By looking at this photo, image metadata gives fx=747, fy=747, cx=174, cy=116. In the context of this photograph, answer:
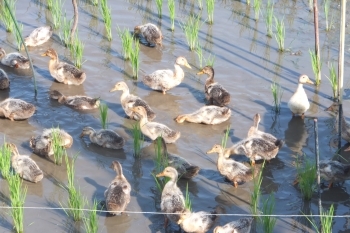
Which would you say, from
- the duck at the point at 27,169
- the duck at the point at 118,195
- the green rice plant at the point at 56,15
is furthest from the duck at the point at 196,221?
the green rice plant at the point at 56,15

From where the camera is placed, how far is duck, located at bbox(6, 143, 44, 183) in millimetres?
8555

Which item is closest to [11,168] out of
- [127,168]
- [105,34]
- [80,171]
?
[80,171]

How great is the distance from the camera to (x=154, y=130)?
9.62 meters

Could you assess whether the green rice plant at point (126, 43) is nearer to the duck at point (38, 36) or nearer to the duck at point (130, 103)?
the duck at point (130, 103)

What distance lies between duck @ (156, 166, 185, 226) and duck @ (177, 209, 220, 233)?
87 millimetres

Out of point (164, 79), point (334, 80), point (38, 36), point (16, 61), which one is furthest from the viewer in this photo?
point (38, 36)

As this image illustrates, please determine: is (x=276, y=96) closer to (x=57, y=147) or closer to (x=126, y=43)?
(x=126, y=43)

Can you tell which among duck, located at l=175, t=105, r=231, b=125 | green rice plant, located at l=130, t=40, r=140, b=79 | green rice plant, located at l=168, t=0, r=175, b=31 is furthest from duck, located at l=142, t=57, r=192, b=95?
green rice plant, located at l=168, t=0, r=175, b=31

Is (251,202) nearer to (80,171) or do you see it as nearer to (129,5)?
(80,171)

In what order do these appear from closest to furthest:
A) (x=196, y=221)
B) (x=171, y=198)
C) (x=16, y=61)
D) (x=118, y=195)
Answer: (x=196, y=221) < (x=171, y=198) < (x=118, y=195) < (x=16, y=61)

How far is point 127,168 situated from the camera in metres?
9.07

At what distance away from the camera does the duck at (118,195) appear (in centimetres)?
793

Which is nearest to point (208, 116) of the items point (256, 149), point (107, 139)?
point (256, 149)

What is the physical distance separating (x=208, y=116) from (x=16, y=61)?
3.26 m
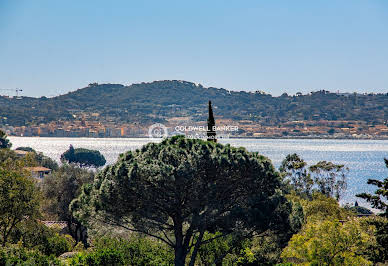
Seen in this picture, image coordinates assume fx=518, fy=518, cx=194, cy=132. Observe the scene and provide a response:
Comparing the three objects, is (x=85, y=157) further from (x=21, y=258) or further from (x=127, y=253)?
(x=21, y=258)

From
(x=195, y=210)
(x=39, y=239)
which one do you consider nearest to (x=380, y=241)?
(x=195, y=210)

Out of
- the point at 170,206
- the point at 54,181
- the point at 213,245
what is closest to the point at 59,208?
the point at 54,181

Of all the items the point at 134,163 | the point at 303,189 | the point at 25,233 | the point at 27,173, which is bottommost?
the point at 303,189

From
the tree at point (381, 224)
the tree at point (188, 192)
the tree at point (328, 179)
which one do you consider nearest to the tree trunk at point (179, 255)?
the tree at point (188, 192)

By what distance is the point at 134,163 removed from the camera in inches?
635

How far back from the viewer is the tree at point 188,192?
16.0 meters

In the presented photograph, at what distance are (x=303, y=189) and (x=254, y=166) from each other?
132ft

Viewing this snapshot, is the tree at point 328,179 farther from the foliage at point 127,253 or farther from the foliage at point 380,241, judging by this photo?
the foliage at point 380,241

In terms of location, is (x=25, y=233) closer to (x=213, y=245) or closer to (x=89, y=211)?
(x=89, y=211)

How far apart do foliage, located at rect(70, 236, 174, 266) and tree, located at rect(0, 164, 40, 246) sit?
3521 mm

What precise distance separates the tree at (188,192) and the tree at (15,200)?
4.53 meters

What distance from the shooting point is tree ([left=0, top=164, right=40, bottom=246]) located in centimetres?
2048

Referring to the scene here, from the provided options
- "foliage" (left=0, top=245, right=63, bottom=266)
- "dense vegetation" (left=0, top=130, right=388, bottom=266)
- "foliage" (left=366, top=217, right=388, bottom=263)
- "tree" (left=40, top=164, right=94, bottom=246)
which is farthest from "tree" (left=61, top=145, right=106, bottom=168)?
"foliage" (left=366, top=217, right=388, bottom=263)

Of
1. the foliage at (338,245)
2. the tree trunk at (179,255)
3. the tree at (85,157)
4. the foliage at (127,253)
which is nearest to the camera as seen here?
the foliage at (127,253)
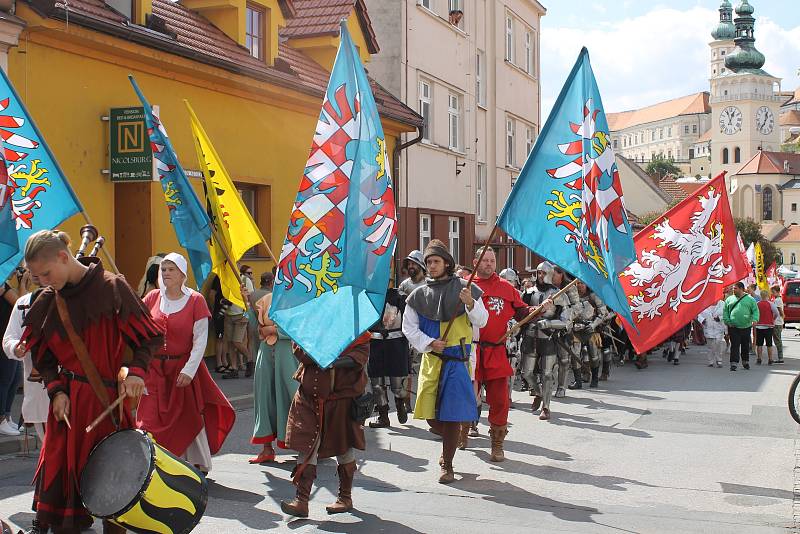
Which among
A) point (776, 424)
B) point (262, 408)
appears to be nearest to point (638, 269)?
point (776, 424)

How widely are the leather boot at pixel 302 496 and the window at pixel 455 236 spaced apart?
20.7m

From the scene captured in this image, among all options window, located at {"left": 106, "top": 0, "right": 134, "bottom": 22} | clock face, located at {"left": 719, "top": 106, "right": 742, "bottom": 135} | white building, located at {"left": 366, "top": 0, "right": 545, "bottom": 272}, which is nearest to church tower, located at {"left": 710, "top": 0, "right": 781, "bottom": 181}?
clock face, located at {"left": 719, "top": 106, "right": 742, "bottom": 135}

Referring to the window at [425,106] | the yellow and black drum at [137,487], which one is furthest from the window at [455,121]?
the yellow and black drum at [137,487]

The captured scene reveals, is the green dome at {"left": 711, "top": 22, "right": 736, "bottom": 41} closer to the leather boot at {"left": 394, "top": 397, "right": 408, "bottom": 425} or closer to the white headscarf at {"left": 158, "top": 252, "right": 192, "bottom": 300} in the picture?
the leather boot at {"left": 394, "top": 397, "right": 408, "bottom": 425}

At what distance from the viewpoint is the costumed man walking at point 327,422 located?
276 inches

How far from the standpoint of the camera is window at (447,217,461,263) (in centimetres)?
2758

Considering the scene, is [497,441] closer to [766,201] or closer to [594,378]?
[594,378]

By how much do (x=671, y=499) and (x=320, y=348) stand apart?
2.95m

•••

To do> Include both ends. Return the line holding "How widely are" and all lines after it in the records above, exactly as written.

Final result>
How widely are the leather boot at pixel 302 496 and the window at pixel 455 236 spaced apart?
20.7m

From the scene captured in this image, among all options window, located at {"left": 106, "top": 0, "right": 134, "bottom": 22} | clock face, located at {"left": 719, "top": 106, "right": 742, "bottom": 135} | white building, located at {"left": 366, "top": 0, "right": 545, "bottom": 272}, which is nearest to church tower, located at {"left": 710, "top": 0, "right": 781, "bottom": 181}?
clock face, located at {"left": 719, "top": 106, "right": 742, "bottom": 135}

Referring to the window at [425,106] | the yellow and black drum at [137,487], which one is furthest from the window at [455,121]?
the yellow and black drum at [137,487]

The captured scene reveals, is the green dome at {"left": 711, "top": 22, "right": 736, "bottom": 41} closer to the leather boot at {"left": 394, "top": 397, "right": 408, "bottom": 425} or closer to the white headscarf at {"left": 158, "top": 252, "right": 192, "bottom": 300} in the picture?
the leather boot at {"left": 394, "top": 397, "right": 408, "bottom": 425}

At what distance from the viewpoint is the costumed man walking at point 327,422 located?
276 inches

How far from the standpoint of the camera is window at (447,217,461,263) (in centimetres)?
2758

Considering the scene, is [497,441] closer to [766,201] or closer to [594,378]?
[594,378]

By how much do (x=671, y=499) and (x=320, y=348) stand apart?
2.95m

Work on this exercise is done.